> Records:
++++++++++

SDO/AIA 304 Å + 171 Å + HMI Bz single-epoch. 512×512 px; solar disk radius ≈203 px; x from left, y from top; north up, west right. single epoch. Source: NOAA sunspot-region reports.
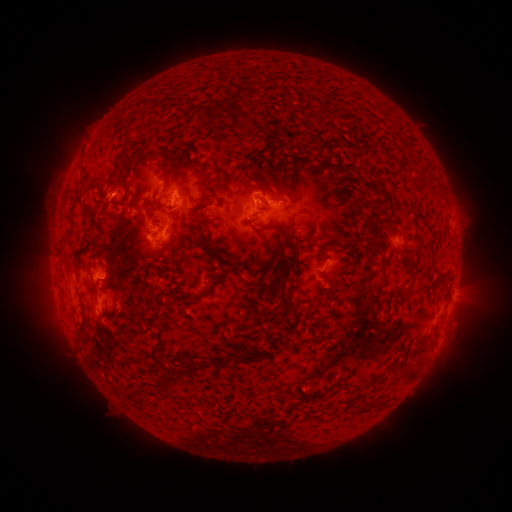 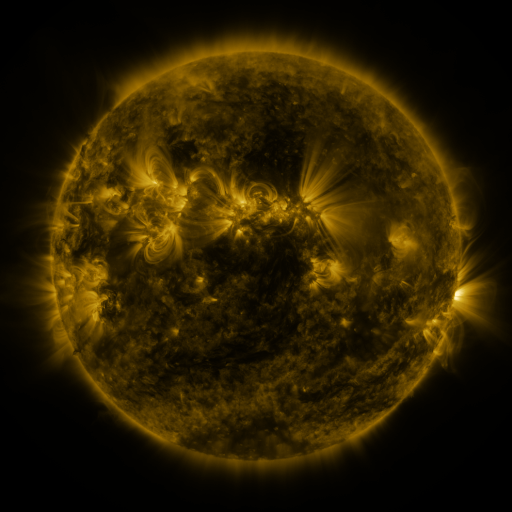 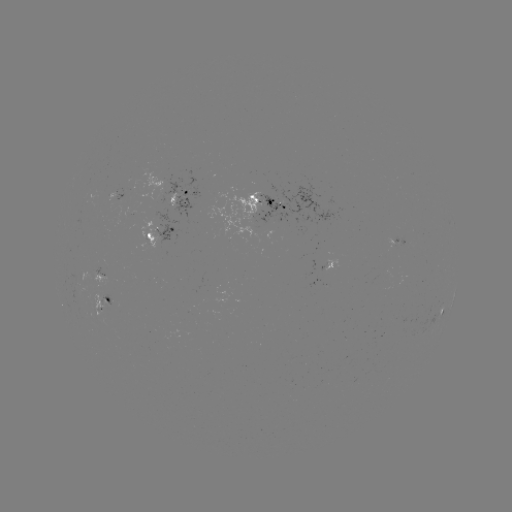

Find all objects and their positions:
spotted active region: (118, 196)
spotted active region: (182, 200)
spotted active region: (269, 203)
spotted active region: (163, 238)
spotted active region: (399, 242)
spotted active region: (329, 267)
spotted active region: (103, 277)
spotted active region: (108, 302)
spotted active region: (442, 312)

++++++++++

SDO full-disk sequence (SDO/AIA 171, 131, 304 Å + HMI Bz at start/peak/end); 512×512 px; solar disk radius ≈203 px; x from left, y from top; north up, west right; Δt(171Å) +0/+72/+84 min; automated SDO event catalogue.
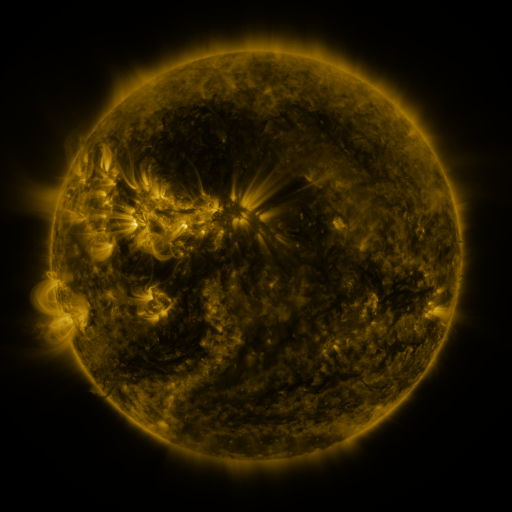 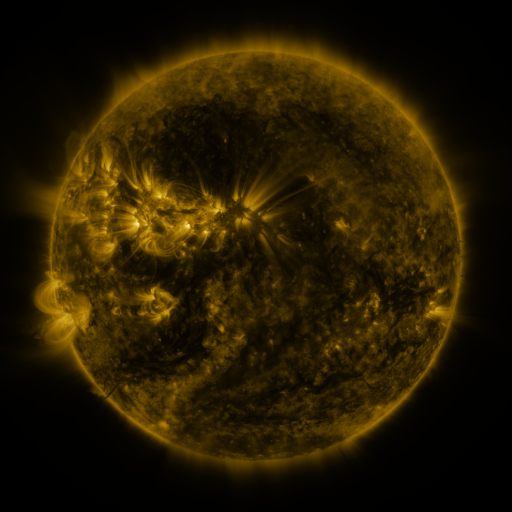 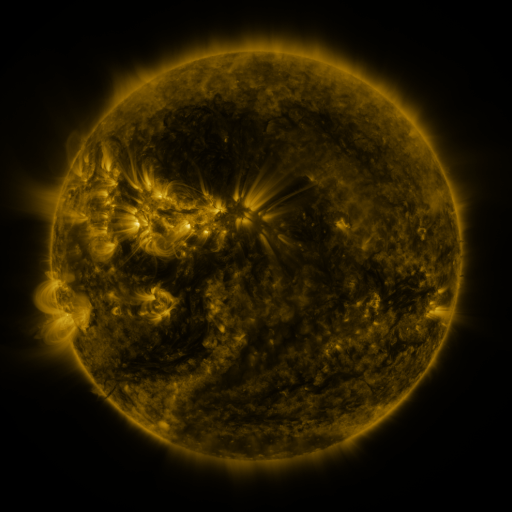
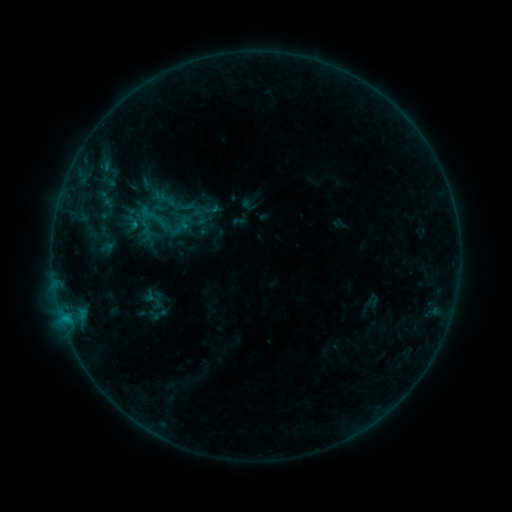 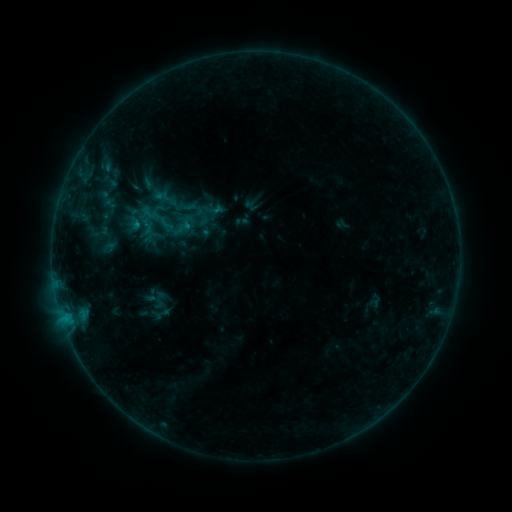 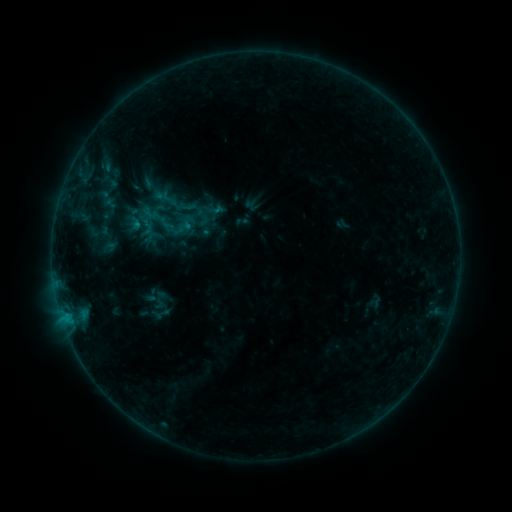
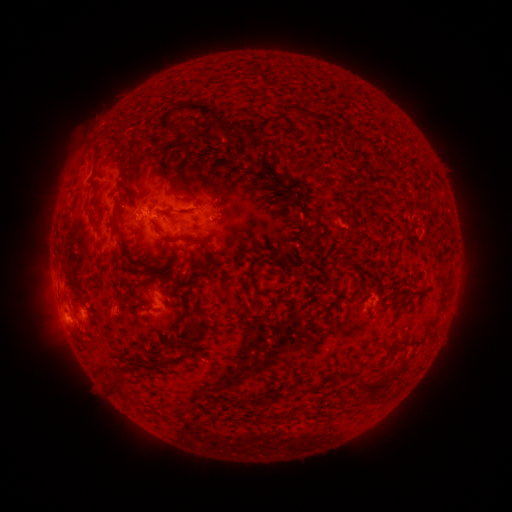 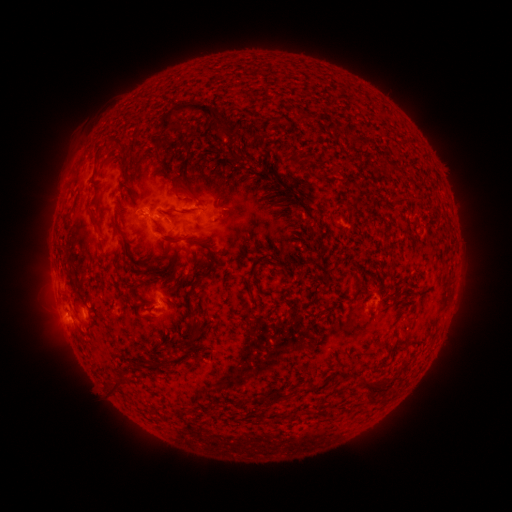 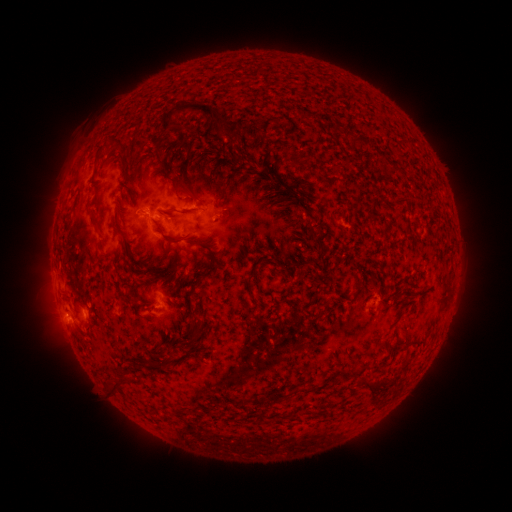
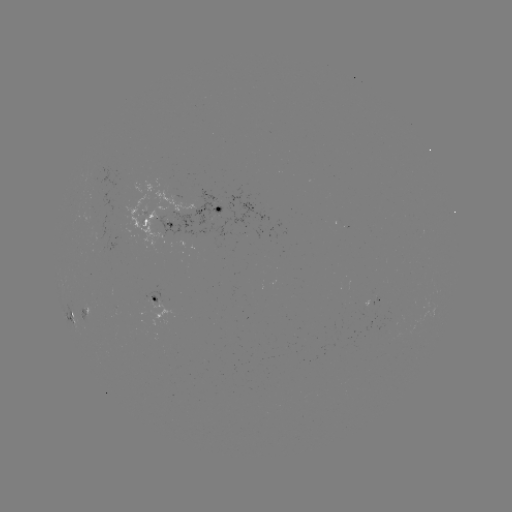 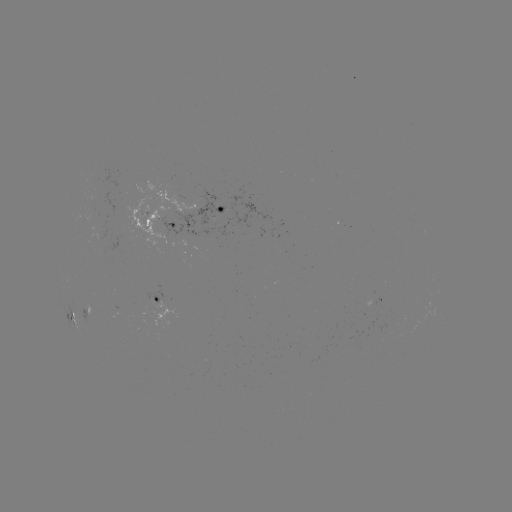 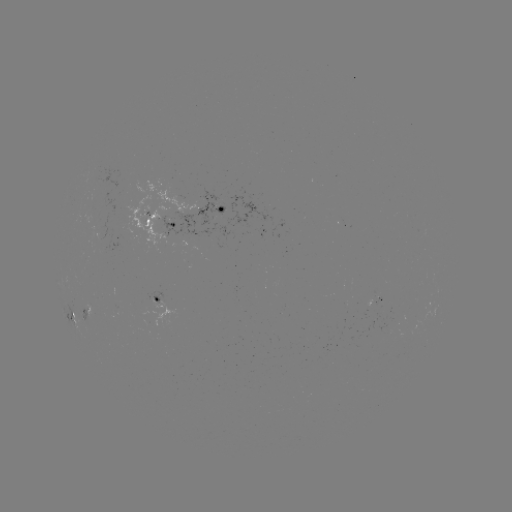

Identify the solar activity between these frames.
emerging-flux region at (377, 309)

++++++++++

> Exercise instructions: Count the lines of the items above that contain the string "from", with uppercase and lowercase treated as distinct, and give only the number.

> Solution for this exercise: 2